如何获得全文布尔搜索以获取术语C ++?

时间:2021-10-27 08:51:23

So, I need to find out how to do a fulltext boolean search on a MySQL database to return a record containg the term "C++".

所以,我需要找出如何在MySQL数据库上进行全文布尔搜索,以返回包含术语“C ++”的记录。

I have my SQL search string as:

我有我的SQL搜索字符串:

SELECT * 
FROM mytable 
WHERE MATCH (field1, field2, field3) 
AGAINST ("C++" IN BOOLEAN MODE) 

Although all of my fields contain the string C++, it is never returned in the search results.

虽然我的所有字段都包含字符串C ++,但它永远不会在搜索结果中返回。

How can I modify MySQL to accommodate this?
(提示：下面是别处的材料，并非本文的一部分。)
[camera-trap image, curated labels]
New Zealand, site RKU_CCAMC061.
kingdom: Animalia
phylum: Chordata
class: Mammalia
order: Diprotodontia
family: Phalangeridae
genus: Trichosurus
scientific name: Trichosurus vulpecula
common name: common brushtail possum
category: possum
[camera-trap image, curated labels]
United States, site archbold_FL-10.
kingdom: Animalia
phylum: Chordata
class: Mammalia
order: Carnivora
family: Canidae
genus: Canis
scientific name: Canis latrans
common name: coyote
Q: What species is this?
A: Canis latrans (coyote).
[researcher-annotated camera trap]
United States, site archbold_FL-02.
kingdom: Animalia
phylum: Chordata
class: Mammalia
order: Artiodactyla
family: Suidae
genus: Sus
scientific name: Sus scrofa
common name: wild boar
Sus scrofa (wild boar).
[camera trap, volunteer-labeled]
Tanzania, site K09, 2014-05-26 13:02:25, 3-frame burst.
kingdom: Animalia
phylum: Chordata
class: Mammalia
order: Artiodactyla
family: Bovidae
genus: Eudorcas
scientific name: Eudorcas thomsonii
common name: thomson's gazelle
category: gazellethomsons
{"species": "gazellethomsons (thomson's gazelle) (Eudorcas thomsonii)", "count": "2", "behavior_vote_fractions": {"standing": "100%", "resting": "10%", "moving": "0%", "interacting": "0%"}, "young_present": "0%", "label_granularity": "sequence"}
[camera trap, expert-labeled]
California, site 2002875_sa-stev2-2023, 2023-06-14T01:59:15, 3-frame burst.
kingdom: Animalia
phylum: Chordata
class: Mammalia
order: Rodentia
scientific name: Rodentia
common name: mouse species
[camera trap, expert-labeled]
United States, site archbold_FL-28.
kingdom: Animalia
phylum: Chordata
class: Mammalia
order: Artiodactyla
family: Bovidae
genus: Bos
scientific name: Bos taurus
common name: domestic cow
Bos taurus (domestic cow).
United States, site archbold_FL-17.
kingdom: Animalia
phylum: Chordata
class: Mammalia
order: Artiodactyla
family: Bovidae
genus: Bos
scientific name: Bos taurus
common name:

Is it possible?

如何修改MySQL以适应这种情况?可能吗?

The only solution I have found would be to escape the + character during the process of entering my data as something like "__plus" and then modifying my search to accomodate, but this seems cumbersome and there has to be a better way.

我发现的唯一解决方案是在输入我的数据的过程中转义+字符,如“__plus”,然后修改我的搜索以适应,但这似乎很麻烦,必须有一个更好的方法。

4 个解决方案

#1


8  

How can I modify MySQL to accommodate this?

如何修改MySQL以适应这种情况?

You'll have to change MySQL's idea of what a word is.

你必须改变MySQL对单词的看法。

Firstly, the default minimum word length is 4. This means that no search term containing only words of <4 letters will ever match, whether that's ‘C++’ or ‘cpp’. You can configure this using the ft_min_word_len config option, eg. in your my.cfg:

首先,默认的最小字长为4.这意味着不包含仅包含<4个字母的单词的搜索词将匹配,无论是“C ++”还是“cpp”。您可以使用ft_min_word_len配置选项配置它,例如。在你的my.cfg中:

[mysqld]
ft_min_word_len=3

(Then stop/start MySQLd and rebuild fulltext indices.)

(然后停止/启动MySQLd并重建全文索引。)

Secondly, ‘+’ is not considered a letter by MySQL. You can make it a letter, but then that means you won't be able to search for the word ‘fish’ in the string ‘fish+chips’, so some care is required. And it's not trivial: it requires recompiling MySQL or hacking an existing character set. See the section beginning “If you want to change the set of characters that are considered word characters...” in section 11.8.6 of the doc.

其次,'+'不被MySQL视为一封信。你可以把它写成一个字母,但那意味着你将无法在字符串'fish + chips'中搜索'fish'这个词,所以需要一些小心。并且它不是微不足道的:它需要重新编译MySQL或者破解现有的字符集。请参阅文档的第11.8.6节中的“如果要更改被视为单词字符的字符集...”部分。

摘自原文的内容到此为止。